Employees want sustainable 401(k) options (and will sock away more for retirement)
Putting environmental, social, and governance options in retirement plans also improves how employees view their employers, says survey.
There are innumerable good reasons to make sure your company’s 401(k) plan has at least one sustainable fund as part of its menu, but let’s take two for starters: the Schroders 2022 US retirement survey found that three-quarters of defined contribution retirement plan participants said they would or might increase their plan contributions if it offered environmental, social, and governance (ESG) options, and 40% of respondents said that putting ESG options in defined contribution plans also improves how participants view their employers.
Though only 31% of 401(k) respondents reported having an ESG option on their menu, 90% of the respondents who do have access choose to invest in the ESG option – demonstrating just how popular sustainable options are among employees.
Increase in number of ESG funds
If your company is one of the 69% that does not yet offer a sustainable or ESG option, it may seem rather mind-boggling to know where to start when there are so many options to choose from. During the five years between 2014 and 2019, the number of funds branded as “sustainable” increased by over 140%, while the number of otherwise conventional funds that now say they consider ESG factors grew from 81 in 2018 to 564 in March 2020. The true impact a fund may have varies wildly depending on how the fund manager integrates ESG data, and trying to separate the truly sustainable funds from the ones that merely market themselves well is a lot for an HR manager to take on.
A reliable place to start your search is with the US SIF mutual fund database. As the leading voice for advancing sustainable investing in the US, the organization has many tools to help educate and empower investors seeking to align their investments with their values. US SIF’s online database displays every sustainable mutual fund or ETF offered by its member firms, and allows users to sort by cost, financial performance, screens, and more.
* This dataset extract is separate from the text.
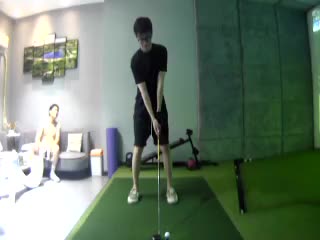 十八洞十八杆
As You Sow, another US-based nonprofit, also provides tools to help vet sustainable investments. Their “Invest Your Values” website allows investors to search for funds that exclude or support a variety of issues such as fossil fuel-free funds, weapons-free funds, and gender equality funds. As You Sow also indicates whether a fund actively engages with companies to try to promote better corporate behavior, whether the fund’s manager is a member of US SIF, and whether the fund has an ESG or sustainability mandate baked into its prospectus – a formal document that is filed with the SEC and describes the fund’s investment guidelines and the risks involved.
When evaluating different sustainable funds, you should be looking for clarity in communication. The fund manager should have a very explicit way of conveying their values and framework in the investment selection process and you should be able to easily understand the focus of the investment process and the fund’s objective. It’s very important that a fund’s prospectus corroborates the fund manager’s claims to sustainability. When sustainability claims appear in a firm’s marketing materials but not in the fund’s prospectus, it is very likely that the fund manager is only aspiring to incorporate sustainability. Keep in mind that a prospectus containing phrases like “ESG consideration” is not as strong as a prospectus that spells out a sustainable investment process with specific ESG criteria.
Once you have identified a couple of funds that meet your expectations for sustainable goals, you can then look to see whether the fund provides transparent reporting that details its progress and contributions to sustainable outcomes. This kind of communication helps to delineate the funds that are truly impactful from those that are only marketing themselves that way. A fund’s manager may issue an annual or biannual impact report, for example, as a way to demonstrate accountability and transparency to shareowners. An impact report measures the fund’s progress toward stated sustainability goals and explores in detail how the fund’s managers are incorporating sustainability and ESG criteria into the investment process. Fund managers can choose to align their goals with self-generated or third-party benchmarks; our firm, Saturna Capital, uses an impact report to gauge a portfolio’s contribution to the United Nation’s 17 Sustainable Development Goals. This communicates the values, goals, and metrics used to evaluate criteria in a way that reflects a fund’s overall strategy which, again, should be specific and easy to understand.
Finally, once your chosen fund or funds make it on to your plan menu, be sure to announce the additions to your employees. ESG and sustainable funds have the potential to drive their investments toward the kind of future they want to see, meaning that employees are better set up to invest for their own healthy financial future, and for the betterment of society and the planet. That’s a profound opportunity for investors. And if Schroders’ survey is correct, an ESG or sustainable option means you may soon see an influx of new 401(k) plan participants and employees increasing their contribution figures.
Stephanie Ashton is Manager of Corporate Social Responsibility at Saturna Capital.